*Parts of the exercise*.
- a) Please list every Oakland pitcher named in the baseball recap, in the order each one appears.
- b) Resume the baseball recap after its final sentence, leaving the data aside.

Tampa Bay knew to look for fastballs that were elevated and on the outer third of the plate, and drive them the other way. Of the three homers the Rays hit off of Manaea, each pitch was in the upper outside corner of the strike zone, and each one was hit to either center or right field.

They had less of a plan against Oakland’s relievers, or at the very least, didn’t execute one as well. Following the homer by Pham, the A’s turned to Jake Diekman to get the last out of the fifth. Then they brought in tantalizing young lefty Jesus Luzardo, who shredded his way through three scoreless innings, allowing just one hit and two walks while striking out four, before turning the ball over to Liam Hendriks, who worked a scoreless ninth.

But the Rays’ arms ensured that all of that work would be in vain. Charlie Morton, Tampa Bay’s biggest free agent pickup and a Cy Young candidate, walked a tightrope throughout five innings of work, but always found a way to escape. He labored through a lengthy first inning to strand the bases loaded, and didn’t allow his first run until the third. That run, though, barely qualifies as a blemish, coming as a result of a three-base error on a routine groundball by Marcus Semien toward a non-routine third baseman in Michael Brosseau. Ramón Laureano flew out to right field one batter later, and the A’s trimmed the deficit to 4-1.

Morton pushed forward. Two hits in the first three batters of the fourth inning spelled trouble for him again, but two groundouts later, he was out of the jam. A Matt Chapman single in the bottom of the fifth set up a chance for slugging first baseman Matt Olson to cut the deficit in half with a ball over the fence, but he merely grounded into a double play instead. Morton registered seven groundouts and four strikeouts over five innings of work, helping him side-step five hits and three walks allowed.

When the bullpen was called upon, it was as good as you’d expect baseball’s top bullpen by WAR and ERA, and second-best by FIP, to be. Diego Castillo used a dominant slider to weave through two scoreless innings with three strikeouts, and Nick Anderson used his devastating fastball-curveball combination to strike out four of the five hitters to face him. By the time Emilio Pagán was summoned to earn the final two outs, the A’s and their home fans couldn’t muster so much as a whimper to stop Tampa Bay from celebrating its first playoff victory in six years.

*Data rows*.
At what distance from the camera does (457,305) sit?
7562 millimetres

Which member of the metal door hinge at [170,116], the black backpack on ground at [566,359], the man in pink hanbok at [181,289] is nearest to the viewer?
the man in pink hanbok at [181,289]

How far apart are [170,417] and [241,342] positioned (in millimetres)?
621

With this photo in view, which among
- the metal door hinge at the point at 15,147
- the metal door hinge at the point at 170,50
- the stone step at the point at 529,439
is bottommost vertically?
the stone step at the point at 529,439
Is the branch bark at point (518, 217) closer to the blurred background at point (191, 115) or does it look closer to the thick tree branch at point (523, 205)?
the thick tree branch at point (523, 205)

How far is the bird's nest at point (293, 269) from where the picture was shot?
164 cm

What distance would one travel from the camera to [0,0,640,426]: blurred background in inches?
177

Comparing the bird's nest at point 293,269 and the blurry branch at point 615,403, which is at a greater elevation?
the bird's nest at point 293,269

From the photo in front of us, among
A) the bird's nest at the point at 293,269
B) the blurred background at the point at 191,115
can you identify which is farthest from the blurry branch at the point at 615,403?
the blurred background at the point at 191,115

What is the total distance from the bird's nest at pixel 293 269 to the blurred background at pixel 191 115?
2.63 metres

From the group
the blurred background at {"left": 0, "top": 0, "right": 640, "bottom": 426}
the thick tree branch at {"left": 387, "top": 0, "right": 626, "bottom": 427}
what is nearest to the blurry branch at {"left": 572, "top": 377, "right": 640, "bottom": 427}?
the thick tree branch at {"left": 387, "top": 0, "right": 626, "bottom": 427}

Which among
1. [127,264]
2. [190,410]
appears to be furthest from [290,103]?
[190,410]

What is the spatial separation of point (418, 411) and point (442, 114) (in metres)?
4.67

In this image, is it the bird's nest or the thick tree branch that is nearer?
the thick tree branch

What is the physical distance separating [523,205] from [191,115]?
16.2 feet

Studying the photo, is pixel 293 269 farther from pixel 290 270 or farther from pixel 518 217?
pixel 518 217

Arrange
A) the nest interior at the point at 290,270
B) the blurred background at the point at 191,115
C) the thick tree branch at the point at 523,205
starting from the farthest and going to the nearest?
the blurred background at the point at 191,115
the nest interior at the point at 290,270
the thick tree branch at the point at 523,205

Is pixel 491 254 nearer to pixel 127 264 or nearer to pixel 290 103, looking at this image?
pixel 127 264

*Results for each task*.
- a)
Manaea
Jake Diekman
Jesus Luzardo
Liam Hendriks

- b)
A’s fans know this feeling well. This was the ninth-straight loss for Oakland in a do-or-die playoff game, with its last victory in such high stakes coming in their 1973 World Championship. It is the sixth straight playoff series/round that the A’s have lost, dating back to their 2006 ALCS loss to Detroit, and their third Wild Card game defeat in the last six years. They won 97 games, and had two of baseball’s top 11 position players by WAR. And in a few days, they will feel like a faraway memory.

Tampa Bay, having just won their 97th game of the season, are now staring down a gauntlet. The Astros await, winners of 107 games, armed with the two leading Cy Young favorites, the likely Rookie of the Year, and at least a top-two MVP candidate. They’re used to this October thing by now, and they’ve got a look in their eye that suggests they’re happy to do it again. Tampa Bay will be underdogs, but they did take four of the seven matchups the two teams played this season, so they’re not exactly punching above their weight class. The Rays have a stingy enough pitching staff to be a worthy challenger to just about anybody. If they’re also getting clutch power swings from guys like Yandy Díaz, Avisail García and Tommy Pham, they might be something more.





Tony is a contributor for FanGraphs. He began writing for Red Reporter in 2016, and has also covered prep sports for the Times West Virginian and college sports for Ohio University's The Post. He can be found on Twitter at @_TonyWolfe_.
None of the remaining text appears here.